Investigation into the breadth of outcome measurements reported in the literature (Sierla et al., 2018) and observation of therapists treating lymphoedema (Sierla et al., 2020b) revealed five commonly reported lymphoedema-specific assessment domains: (i) size, by volume or circumference; (ii) extracellular fluid volume, by bioimpedance spectroscopy (BIS); (iii) observed changes; (iv) palpated changes and (v) symptoms as reported by the patient. This study sought consensus on how clinician-reported domains are reported.
In addition to the lymphoedema-specific assessment domains reported in the literature, observation of lymphoedema therapists revealed additional domains frequently assessed during routine care (Sierla et al., 2020b). Examples of these additional domains include height, weight, cellulitis history and arm dominance. These additional domains may be relevant because they (i) contribute to the risk analysis related to lymphoedema development and progression such as surgical history, or number of episodes of cellulitis; or (ii) contribute to data analysis, such as the relationship between arm dominance or body mass index (BMI) and circumference measurement differences.
A strategy to shift the field towards a more standardised approach is to seek consensus on a uniform dataset to capture and report change in upper limb lymphoedema and collect this dataset within routine care. Digital transformation provides a window to attain more uniformity in practice by guiding workflow and prescribing what and how data are entered (EXPH, 2019; Laka et al., 2022). Unfortunately, electronic medical record systems and clinic management systems have not resolved some of the specific challenges for the field of lymphoedema, particularly the collection and analysis of circumference measurements.
Circumference measurements are the most commonly used outcome measure by therapists and those researching lymphoedema (Sierla et al., 2018, 2020b).
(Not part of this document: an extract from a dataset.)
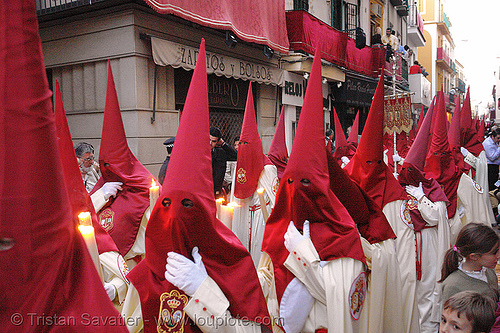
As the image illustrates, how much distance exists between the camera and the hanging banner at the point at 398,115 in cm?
619

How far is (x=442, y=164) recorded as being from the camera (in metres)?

The current practice of collecting and analysing circumference data using a paper record with mental arithmetic to investigate interlimb difference is time consuming, prone to error, and encourages data comparison between current and the most recent appointment, rather than over time (Sierla et al., 2020a, 2020b).Transferring the storage of circumference measures from paper to a digital system can enhance the utility of the raw circumference data through data processing and display. For example, interlimb difference can be calculated and auto-populated, a mathematical conversion to volume or interlimb ratio can be automated, or the interlimb ratio could be graphed. It is expected these efficiencies and the value imparted by data visualisation would incentivise uptake of the system as a whole.
Finally, data quality is an important consideration with an agreed uniform approach and common language contributing to the completeness, comprehensiveness and consistency of the dataset. A uniform approach to data collection at point of care is particularly helpful when a patient moves between therapists, and for the potential to leverage data collection at the point of care for service evaluation and research (Ehsani-Moghaddam et al., 2021; Kilkenny and Robinson, 2018). However, a uniform approach requires consensus on how change is measured and reported. This investigation was to attain this consensus.
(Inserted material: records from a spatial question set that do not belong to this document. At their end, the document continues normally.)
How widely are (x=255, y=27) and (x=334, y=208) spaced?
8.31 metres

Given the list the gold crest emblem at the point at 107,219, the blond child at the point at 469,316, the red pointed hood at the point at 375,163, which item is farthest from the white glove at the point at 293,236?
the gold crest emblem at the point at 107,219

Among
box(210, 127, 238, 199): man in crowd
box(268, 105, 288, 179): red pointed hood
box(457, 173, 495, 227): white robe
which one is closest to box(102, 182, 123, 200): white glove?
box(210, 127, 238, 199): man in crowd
The aim of this study was to identify a comprehensive dataset for reporting change in upper limb lymphoedema, agreed by therapists and researchers specialising in the field of lymphoedema, as a fundamental step in creating a clinical support system.
Methods
A two-stage process was used. Stage 1 involved synthesis of the dataset to propose for the modified Delphi study while Stage 2 was the modified Delphi study. The Delphi technique is an iterative survey technique in which a group of experts are asked to anonymously respond to a series of questionnaires. Delphi uses a group communication process, seeking convergence of opinion for a specific question (Hsu and Sandford, 2007), drawing on the stability of group opinion rather than on individuals’ opinions (Ziglio and Adler, 1996). The Delphi process is often used for content generation. However, here a modified Delphi process was used in which the initial dataset was gathered from prior investigations (Sierla et al., 2018, 2020a, 2020b).
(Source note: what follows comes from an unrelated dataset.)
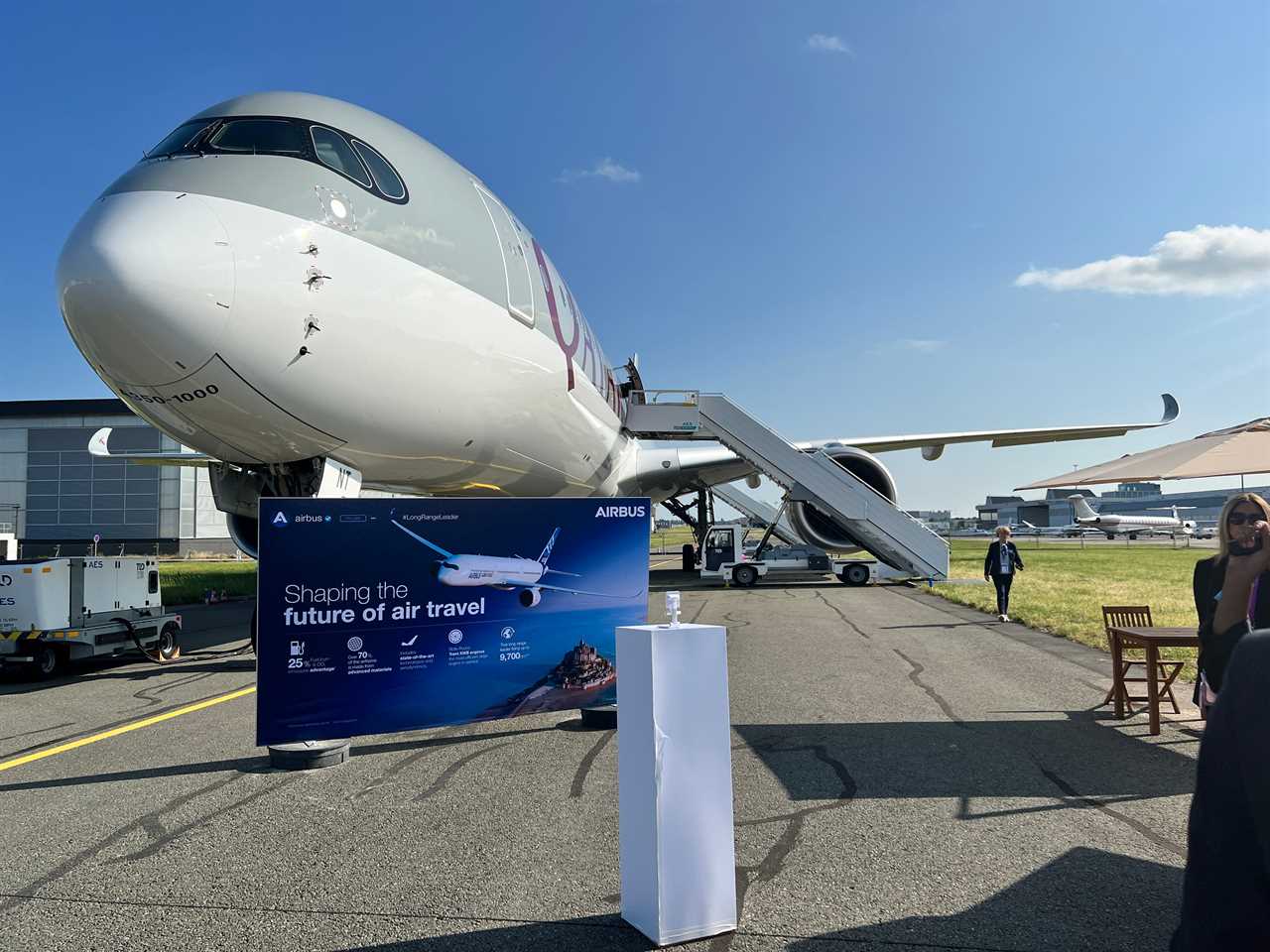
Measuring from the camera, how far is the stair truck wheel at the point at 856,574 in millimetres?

Stage 1: Synthesis of clinician-reported outcomes from prior studies
The breadth of outcomes used to report change in upper limb lymphoedema was captured in a systematic review (Sierla et al., 2018) and qualitative studies, both observational and involving semi-structured interviews with therapists treating lymphoedema (Sierla et al., 2020a, 2020b). These items were combined under four primary domains: size; extracellular fluid volume; observed change; and palpated change. Combined, there were 25 different objective outcome measures and 42 descriptors for changes observed or palpated. Although there was crossover between the outcomes captured in the literature and those in the clinic, there was still an unwieldy number of outcome measures to consider. This dataset was not only too large to build into a clinical support system, but also too large to propose in a questionnaire.
As some outcomes or descriptors were only reported once or twice in the prior studies, an analysis of frequency of use was undertaken to narrow the dataset. A pragmatic decision was made to include only those items reported by at least three sources (see Box 1). This frequency was selected to exclude single site observations. An outcome was included if it was used by at least three therapists in the observational study, or three articles in the systematic review, or a combination of these. Items not specific to lymphoedema were similarly required to be reported by a minimum of three sources for inclusion (see Box 1). The resultant dataset provided the basis for Round 1 of the modified Delphi study.
Refining the dataset for consideration in the Delphi study (from prior studies).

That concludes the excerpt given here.